Step2: Label the diagram

• Top - left: Square with side \( x \), label area \( x^2 \).
• Top - right: Rectangle with length \( x \), width 4, label area \( 4x \).
• Bottom - left: Rectangle with length \( x \), width 7, label area \( 7x \).
• Bottom - right: Rectangle with length 4, width 7, label area \( 28 \).

Part (b)

Step1: Expand the product \((x + 4)(x + 7)\)

Using the distributive property (FOIL method): \((x+4)(x + 7)=x\times x+x\times7 + 4\times x+4\times7\)

Step2: Simplify the terms

\(x\times x=x^{2}\), \(x\times7 = 7x\), \(4\times x=4x\), \(4\times7 = 28\). Then combine like terms: \(x^{2}+7x + 4x+28=x^{2}+11x + 28\)

Part (c)

Step1: Determine the new dimensions

If the original side \( x = 2\) inches, the new length is \(x + 4=2 + 4=6\) inches and the new width is \(x + 7=2+7 = 9\) inches.

Step2: Calculate the area of the rectangle

The area of a rectangle is \(A=\text{length}\times\text{width}\), so \(A = 6\times9 = 54\) square inches.

Part (d)

Answer:

Step1: Substitute \( x = 2\) into the trinomial from part (b)

The trinomial is \(x^{2}+11x + 28\).
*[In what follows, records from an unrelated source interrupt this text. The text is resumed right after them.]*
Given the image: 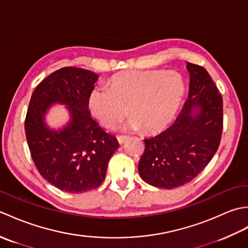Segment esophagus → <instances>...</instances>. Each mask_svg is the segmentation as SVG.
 <instances>
[{"instance_id":"1","label":"esophagus","mask_w":248,"mask_h":248,"mask_svg":"<svg viewBox=\"0 0 248 248\" xmlns=\"http://www.w3.org/2000/svg\"><path fill=\"white\" fill-rule=\"evenodd\" d=\"M128 139V136L127 135H118L117 136V140H118V141H119V144H123V143H124V140Z\"/></svg>"}]
</instances>
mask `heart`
Returning <instances> with one entry per match:
<instances>
[{
  "label": "heart",
  "mask_w": 248,
  "mask_h": 248,
  "mask_svg": "<svg viewBox=\"0 0 248 248\" xmlns=\"http://www.w3.org/2000/svg\"><path fill=\"white\" fill-rule=\"evenodd\" d=\"M184 93L186 84L178 73L129 70L110 78L108 88L94 87L88 96V108L107 128H114L129 112V127L156 133L176 117Z\"/></svg>",
  "instance_id": "1"
}]
</instances>
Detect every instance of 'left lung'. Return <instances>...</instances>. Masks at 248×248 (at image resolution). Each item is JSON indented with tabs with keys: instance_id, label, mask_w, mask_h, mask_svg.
Wrapping results in <instances>:
<instances>
[{
	"instance_id": "8db88e82",
	"label": "left lung",
	"mask_w": 248,
	"mask_h": 248,
	"mask_svg": "<svg viewBox=\"0 0 248 248\" xmlns=\"http://www.w3.org/2000/svg\"><path fill=\"white\" fill-rule=\"evenodd\" d=\"M187 100L173 124L147 139L139 164L145 182L175 188L192 181L217 152L223 132V98L203 67L186 62Z\"/></svg>"
}]
</instances>
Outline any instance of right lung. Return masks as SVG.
Segmentation results:
<instances>
[{"label":"right lung","mask_w":248,"mask_h":248,"mask_svg":"<svg viewBox=\"0 0 248 248\" xmlns=\"http://www.w3.org/2000/svg\"><path fill=\"white\" fill-rule=\"evenodd\" d=\"M98 78L83 68H61L37 85L30 100L24 129L31 159L45 180L67 193L98 187L119 147L88 110V96ZM53 103L66 104L71 112V121L59 131L44 124Z\"/></svg>","instance_id":"1"}]
</instances>
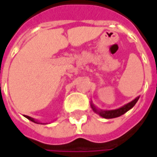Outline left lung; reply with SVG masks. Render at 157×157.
Instances as JSON below:
<instances>
[{"label": "left lung", "instance_id": "left-lung-1", "mask_svg": "<svg viewBox=\"0 0 157 157\" xmlns=\"http://www.w3.org/2000/svg\"><path fill=\"white\" fill-rule=\"evenodd\" d=\"M139 99L138 98H136L135 100H133L132 102H128V104H126L124 107H122L120 109H115V110H109V111H102V110H98L93 105H92V109L95 111L96 113H98L100 114V116H102V118H117V117H119V116L123 115L124 113L128 111L129 109H132L134 106L135 105V103L137 102Z\"/></svg>", "mask_w": 157, "mask_h": 157}]
</instances>
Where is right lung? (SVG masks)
<instances>
[{
	"label": "right lung",
	"instance_id": "add662e5",
	"mask_svg": "<svg viewBox=\"0 0 157 157\" xmlns=\"http://www.w3.org/2000/svg\"><path fill=\"white\" fill-rule=\"evenodd\" d=\"M25 117L27 118H28V119H29V120H31V121H32V122H33V123H36V124H39L38 122L35 121V120H34V119H33V118H31V117H29V116H27V115H25Z\"/></svg>",
	"mask_w": 157,
	"mask_h": 157
}]
</instances>
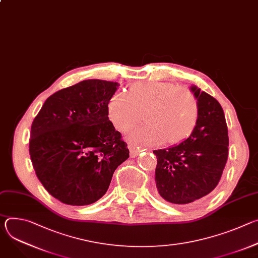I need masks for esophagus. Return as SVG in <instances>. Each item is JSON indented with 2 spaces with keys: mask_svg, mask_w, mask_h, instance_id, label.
I'll use <instances>...</instances> for the list:
<instances>
[{
  "mask_svg": "<svg viewBox=\"0 0 258 258\" xmlns=\"http://www.w3.org/2000/svg\"><path fill=\"white\" fill-rule=\"evenodd\" d=\"M128 149H130V152H131V157H133V158L137 157L139 155V153L141 152V149L139 148V147H137L133 143H128Z\"/></svg>",
  "mask_w": 258,
  "mask_h": 258,
  "instance_id": "esophagus-1",
  "label": "esophagus"
}]
</instances>
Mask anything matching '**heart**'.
Returning a JSON list of instances; mask_svg holds the SVG:
<instances>
[{
  "instance_id": "heart-1",
  "label": "heart",
  "mask_w": 258,
  "mask_h": 258,
  "mask_svg": "<svg viewBox=\"0 0 258 258\" xmlns=\"http://www.w3.org/2000/svg\"><path fill=\"white\" fill-rule=\"evenodd\" d=\"M109 119L126 131L144 117L148 123L137 127L131 139L137 143L158 146L167 141L177 144L187 139L198 120V102L187 89L165 82L138 83L128 93L118 92L107 105Z\"/></svg>"
}]
</instances>
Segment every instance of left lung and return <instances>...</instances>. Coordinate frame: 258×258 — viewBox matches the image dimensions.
<instances>
[{
    "mask_svg": "<svg viewBox=\"0 0 258 258\" xmlns=\"http://www.w3.org/2000/svg\"><path fill=\"white\" fill-rule=\"evenodd\" d=\"M198 102V120L191 135L178 145L154 150L158 194L173 204H189L208 195L222 177L229 155L224 110L209 94L190 87Z\"/></svg>",
    "mask_w": 258,
    "mask_h": 258,
    "instance_id": "1",
    "label": "left lung"
}]
</instances>
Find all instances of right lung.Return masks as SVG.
Segmentation results:
<instances>
[{"mask_svg":"<svg viewBox=\"0 0 258 258\" xmlns=\"http://www.w3.org/2000/svg\"><path fill=\"white\" fill-rule=\"evenodd\" d=\"M120 85L87 80L50 96L31 124L29 154L45 189L68 205H89L130 157L107 105Z\"/></svg>","mask_w":258,"mask_h":258,"instance_id":"1","label":"right lung"}]
</instances>
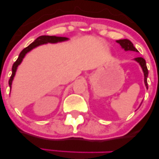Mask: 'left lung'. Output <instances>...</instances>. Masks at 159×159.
Listing matches in <instances>:
<instances>
[{"instance_id": "left-lung-1", "label": "left lung", "mask_w": 159, "mask_h": 159, "mask_svg": "<svg viewBox=\"0 0 159 159\" xmlns=\"http://www.w3.org/2000/svg\"><path fill=\"white\" fill-rule=\"evenodd\" d=\"M116 43H119L121 45V47L124 48L125 51H133V52H138V51L134 48V45L132 44V42L129 39H120L116 40ZM134 60L139 63V64L141 66L142 69H143V72L144 74V83H145L146 87L148 89V84H147V77H148V69H147V64H146V61L143 59V57H136L134 58Z\"/></svg>"}]
</instances>
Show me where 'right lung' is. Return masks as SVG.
Segmentation results:
<instances>
[{
	"instance_id": "right-lung-1",
	"label": "right lung",
	"mask_w": 159,
	"mask_h": 159,
	"mask_svg": "<svg viewBox=\"0 0 159 159\" xmlns=\"http://www.w3.org/2000/svg\"><path fill=\"white\" fill-rule=\"evenodd\" d=\"M69 39L66 37H61V36H39V37L36 39L35 41L33 42L31 44H30L28 46L26 47L25 48H24L22 51H21V53L19 54V57L16 60V61L13 63L12 68V75L9 80V85H10V90H11V86H12V80H13L14 76L16 75V69H17V67L19 66V65L21 63L23 58L25 57V56L26 55L27 52H29L30 51H31L33 48H36V47L39 46V45L46 44V43H59V42H63L66 41V40H68Z\"/></svg>"
}]
</instances>
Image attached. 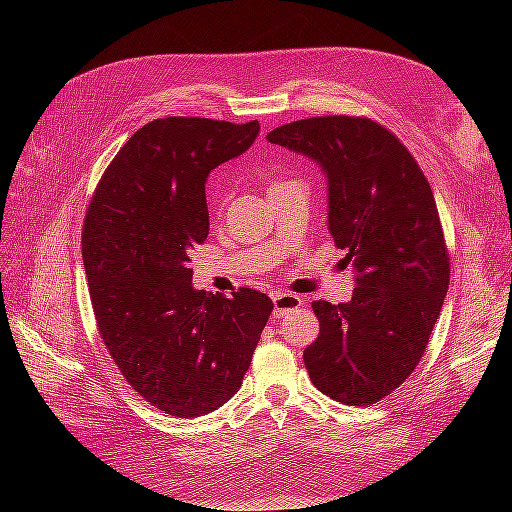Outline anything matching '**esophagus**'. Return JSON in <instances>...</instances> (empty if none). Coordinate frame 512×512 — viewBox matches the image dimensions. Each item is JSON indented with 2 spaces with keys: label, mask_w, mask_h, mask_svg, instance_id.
Masks as SVG:
<instances>
[{
  "label": "esophagus",
  "mask_w": 512,
  "mask_h": 512,
  "mask_svg": "<svg viewBox=\"0 0 512 512\" xmlns=\"http://www.w3.org/2000/svg\"><path fill=\"white\" fill-rule=\"evenodd\" d=\"M303 305V299L299 294H292V292H275L273 294V316L275 318H282L292 309H297Z\"/></svg>",
  "instance_id": "esophagus-1"
}]
</instances>
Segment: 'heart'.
<instances>
[{"mask_svg": "<svg viewBox=\"0 0 512 512\" xmlns=\"http://www.w3.org/2000/svg\"><path fill=\"white\" fill-rule=\"evenodd\" d=\"M277 183H282V181H273V183H271V188H273V185H277ZM271 188H269V190H271Z\"/></svg>", "mask_w": 512, "mask_h": 512, "instance_id": "obj_1", "label": "heart"}]
</instances>
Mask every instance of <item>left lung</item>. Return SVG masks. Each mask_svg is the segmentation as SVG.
<instances>
[{
    "instance_id": "left-lung-1",
    "label": "left lung",
    "mask_w": 512,
    "mask_h": 512,
    "mask_svg": "<svg viewBox=\"0 0 512 512\" xmlns=\"http://www.w3.org/2000/svg\"><path fill=\"white\" fill-rule=\"evenodd\" d=\"M267 138L320 164L329 230L356 271L348 303H312L320 333L303 352L309 378L346 406L376 404L416 369L448 290L431 185L404 143L367 117L299 119Z\"/></svg>"
}]
</instances>
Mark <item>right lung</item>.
Here are the masks:
<instances>
[{"label":"right lung","mask_w":512,"mask_h":512,"mask_svg":"<svg viewBox=\"0 0 512 512\" xmlns=\"http://www.w3.org/2000/svg\"><path fill=\"white\" fill-rule=\"evenodd\" d=\"M258 132V121L153 119L119 149L85 213L83 265L104 346L138 395L179 418L239 391L273 312L252 288L232 299L196 290L190 269L209 235L205 181Z\"/></svg>","instance_id":"obj_1"}]
</instances>
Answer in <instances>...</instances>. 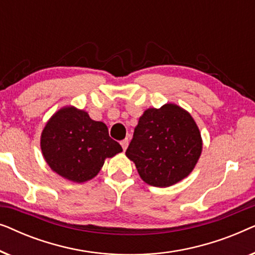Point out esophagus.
<instances>
[{"label":"esophagus","mask_w":255,"mask_h":255,"mask_svg":"<svg viewBox=\"0 0 255 255\" xmlns=\"http://www.w3.org/2000/svg\"><path fill=\"white\" fill-rule=\"evenodd\" d=\"M121 145H122V147H123V149L125 151V149L128 148V139L127 138V139H124V140H122V141H121Z\"/></svg>","instance_id":"obj_1"}]
</instances>
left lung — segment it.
Instances as JSON below:
<instances>
[{"label": "left lung", "mask_w": 255, "mask_h": 255, "mask_svg": "<svg viewBox=\"0 0 255 255\" xmlns=\"http://www.w3.org/2000/svg\"><path fill=\"white\" fill-rule=\"evenodd\" d=\"M201 152L202 138L194 118L181 107L167 103L142 114L125 154L142 181L166 188L189 175Z\"/></svg>", "instance_id": "8db88e82"}]
</instances>
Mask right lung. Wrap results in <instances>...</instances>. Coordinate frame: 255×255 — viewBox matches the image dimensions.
Instances as JSON below:
<instances>
[{"mask_svg": "<svg viewBox=\"0 0 255 255\" xmlns=\"http://www.w3.org/2000/svg\"><path fill=\"white\" fill-rule=\"evenodd\" d=\"M40 148L53 172L76 183L92 180L104 160L123 151L109 137L106 124L74 107L62 108L50 118L41 132Z\"/></svg>", "mask_w": 255, "mask_h": 255, "instance_id": "obj_1", "label": "right lung"}]
</instances>
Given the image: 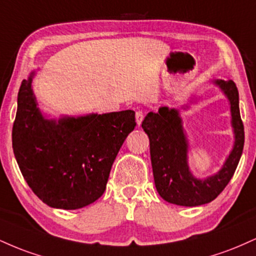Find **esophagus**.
Here are the masks:
<instances>
[{
  "instance_id": "1",
  "label": "esophagus",
  "mask_w": 256,
  "mask_h": 256,
  "mask_svg": "<svg viewBox=\"0 0 256 256\" xmlns=\"http://www.w3.org/2000/svg\"><path fill=\"white\" fill-rule=\"evenodd\" d=\"M143 118H144V113H143L142 110H137L136 112V122H137V125L138 126L142 124Z\"/></svg>"
}]
</instances>
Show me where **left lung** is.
I'll return each instance as SVG.
<instances>
[{
  "mask_svg": "<svg viewBox=\"0 0 256 256\" xmlns=\"http://www.w3.org/2000/svg\"><path fill=\"white\" fill-rule=\"evenodd\" d=\"M230 100L232 126L236 134L234 150L218 174L196 179L186 164V140L178 110L162 107L150 112L142 122L149 137L150 158L155 186L165 201L185 207H195L213 201L231 180L240 162L244 146V126L240 114L238 90L232 80H216Z\"/></svg>",
  "mask_w": 256,
  "mask_h": 256,
  "instance_id": "left-lung-1",
  "label": "left lung"
}]
</instances>
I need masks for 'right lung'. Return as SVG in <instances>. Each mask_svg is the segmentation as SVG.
Listing matches in <instances>:
<instances>
[{
  "label": "right lung",
  "instance_id": "1",
  "mask_svg": "<svg viewBox=\"0 0 256 256\" xmlns=\"http://www.w3.org/2000/svg\"><path fill=\"white\" fill-rule=\"evenodd\" d=\"M31 82L32 76L20 85L12 130L22 177L50 207H85L104 192L120 146L136 126L134 112L46 120L38 110Z\"/></svg>",
  "mask_w": 256,
  "mask_h": 256
}]
</instances>
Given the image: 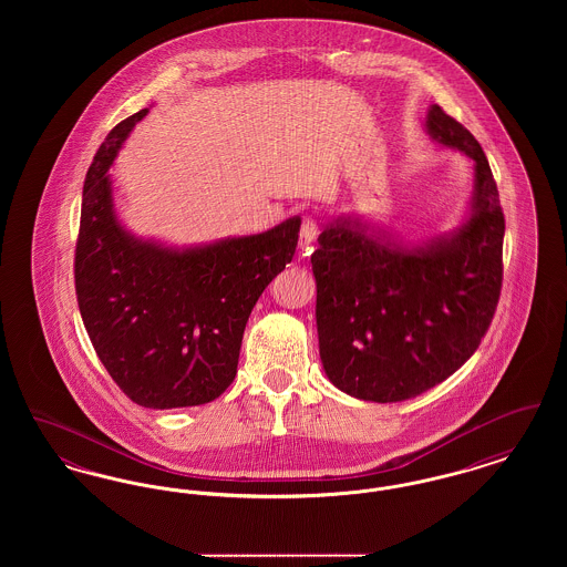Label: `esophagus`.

Substitute \( x = 2 \): \( (2)^{2}+11\times(2)+28\)

Step2: Calculate the value

\(2^{2}=4\), \(11\times2 = 22\), so \(4 + 22+28=54\), which is the same as the area calculated in part (c).

Final Answers:

(a) Diagram labeled with areas \( x^2 \), \( 4x \), \( 7x \), \( 28 \) as described.
(b) The trinomial is \( \boldsymbol{x^{2}+11x + 28} \)
(c) The area is \( \boldsymbol{54} \) square inches.
(d) Verified, as both methods give 54.